The Document Foundation is getting a big boost today, thanks in part to silicon vendor AMD.
AMD is now a member of The Document Foundation’s Advisory Board and is helping the open source group improve the LibreOffice Calc spreadsheet program. The improvement will be the biggest overhaul of the open source spreadsheet since LibreOffice split from the Oracle/Sun led OpenOffice in 2010.
“There is lots and lots of core refactoring now being done in Calc,” Michael Meeks, Distinguished Engineer at Suse, told Datamation.
Some of that work will land in the upcoming LibreOffice 4.1 release, though much of the improvement will be longer term that will benefit future releases in LibreOffice 4.2 and beyond.
AMD’s contributions are focused on the use of a GPU to help accelerate spreadsheet computation. Meeks noted that supercomputer users have long benefited from the use of GPUs to speed up computation and the time has come for some of that capability to land on the desktop.

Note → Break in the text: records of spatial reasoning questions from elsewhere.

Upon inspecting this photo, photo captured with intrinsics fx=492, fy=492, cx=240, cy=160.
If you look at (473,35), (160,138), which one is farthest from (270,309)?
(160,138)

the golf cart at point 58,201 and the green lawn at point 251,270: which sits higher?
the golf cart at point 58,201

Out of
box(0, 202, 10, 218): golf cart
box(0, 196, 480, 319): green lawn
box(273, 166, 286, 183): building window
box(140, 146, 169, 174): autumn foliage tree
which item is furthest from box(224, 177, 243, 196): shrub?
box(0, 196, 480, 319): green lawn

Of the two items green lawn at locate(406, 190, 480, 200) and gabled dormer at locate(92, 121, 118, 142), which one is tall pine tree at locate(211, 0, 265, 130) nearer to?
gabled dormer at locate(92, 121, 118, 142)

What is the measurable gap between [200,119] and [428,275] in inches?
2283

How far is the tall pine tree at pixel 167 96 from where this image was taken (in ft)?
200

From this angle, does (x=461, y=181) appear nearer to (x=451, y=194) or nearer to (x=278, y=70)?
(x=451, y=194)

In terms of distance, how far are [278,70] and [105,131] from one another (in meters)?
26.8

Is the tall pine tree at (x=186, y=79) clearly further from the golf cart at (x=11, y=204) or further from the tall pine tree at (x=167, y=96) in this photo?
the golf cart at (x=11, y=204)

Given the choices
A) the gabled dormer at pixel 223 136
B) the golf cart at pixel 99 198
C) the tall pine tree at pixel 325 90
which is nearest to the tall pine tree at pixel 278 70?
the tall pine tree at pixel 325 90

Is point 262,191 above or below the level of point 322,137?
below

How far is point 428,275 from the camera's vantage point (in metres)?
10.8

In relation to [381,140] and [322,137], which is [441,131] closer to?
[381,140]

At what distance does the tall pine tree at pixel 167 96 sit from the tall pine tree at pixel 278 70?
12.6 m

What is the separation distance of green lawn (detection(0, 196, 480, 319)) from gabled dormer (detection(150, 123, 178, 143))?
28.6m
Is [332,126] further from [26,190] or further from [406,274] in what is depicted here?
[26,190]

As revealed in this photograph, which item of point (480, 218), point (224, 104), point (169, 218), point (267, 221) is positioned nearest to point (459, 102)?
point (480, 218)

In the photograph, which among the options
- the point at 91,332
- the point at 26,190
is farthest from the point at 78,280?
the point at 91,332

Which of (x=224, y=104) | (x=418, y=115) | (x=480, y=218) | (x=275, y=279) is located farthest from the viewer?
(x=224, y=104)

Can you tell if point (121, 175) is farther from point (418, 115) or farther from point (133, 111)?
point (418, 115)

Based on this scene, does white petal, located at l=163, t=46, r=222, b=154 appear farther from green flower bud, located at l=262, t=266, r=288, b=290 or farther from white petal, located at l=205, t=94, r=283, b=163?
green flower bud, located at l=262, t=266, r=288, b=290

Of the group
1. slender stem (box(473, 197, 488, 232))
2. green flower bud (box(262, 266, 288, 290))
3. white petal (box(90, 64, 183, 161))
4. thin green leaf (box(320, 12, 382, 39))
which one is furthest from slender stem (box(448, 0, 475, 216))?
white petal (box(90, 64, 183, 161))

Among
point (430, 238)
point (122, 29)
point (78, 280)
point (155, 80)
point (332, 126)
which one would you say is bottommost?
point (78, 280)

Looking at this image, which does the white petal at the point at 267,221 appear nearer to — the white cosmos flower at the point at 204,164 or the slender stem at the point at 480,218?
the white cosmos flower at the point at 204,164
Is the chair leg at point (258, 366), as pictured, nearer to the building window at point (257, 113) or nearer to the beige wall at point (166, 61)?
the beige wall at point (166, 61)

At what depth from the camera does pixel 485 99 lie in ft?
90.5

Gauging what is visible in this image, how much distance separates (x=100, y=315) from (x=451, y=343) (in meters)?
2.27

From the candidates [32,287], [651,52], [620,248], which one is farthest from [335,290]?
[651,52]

“The tragedy is that there are so many transistors in your GPU and most of the time for most business applications, they are doing absolutely nothing,” Meeks said. “We should be using those transistors to do wonderful things, so that’s the plan.”
The plan is also about improving raw CPU performance as well by restructuring the Calc core to save memory. LibreOffice will leverage OpenCL to be able to communicate with discrete graphics cards as well as the Heterogeneous System Architecture (HSA) which is currently in development at AMD.
“In the past, in order to use the GPU, you really had to focus heavily on the GPU and split a task up into GPU specific pieces,” Meeks explained. “In the HSA world, the GPU shares the same view of virtual memory as an application, so you don’t have to fiddle around, you can just pack work off to be done on the GPU.”
Meeks expects that HSA will be particularly beneficial on APU chips, where both the CPU and the GPU are on the same piece of silicon.
The specific memory and performance gains for Calc are difficult to specifically quantify at the current time. That said, Meeks expects ‘impressive’ performance gains.
“The reality has been that Calc has not been the fastest spreadsheet in the world,” Meeks admitted. “Quite a large chunk of this refactoring is long overdue, so it’s great to have the resources to do the work so that Calc will be a compelling spreadsheet in its own right.”
Meeks noted that the refactoring work in Calc is something that has been on the roadmap since before LibreOffice split from OpenOffice. He noted that the overall structure of the Calc code was not designed for performance.
“Calc is based on object oriented design from 20 years ago when developers thought that a cell should be an object and that creates a huge number of problems around doing things efficiently,” Meeks said.
That code is now in the process of being refactored to remove the old structures and move to a more modern performance oriented approach. Calc developers are also leveraging extensive unit testing capabilities to ensure that core functionality is not lost.
“The sad truth is that previously there were no unit tests for Calc,” Meeks said. “One of the things that LibreOffice has been working hard at, is building unit tests, so before we make a release we can be confident that the release works.”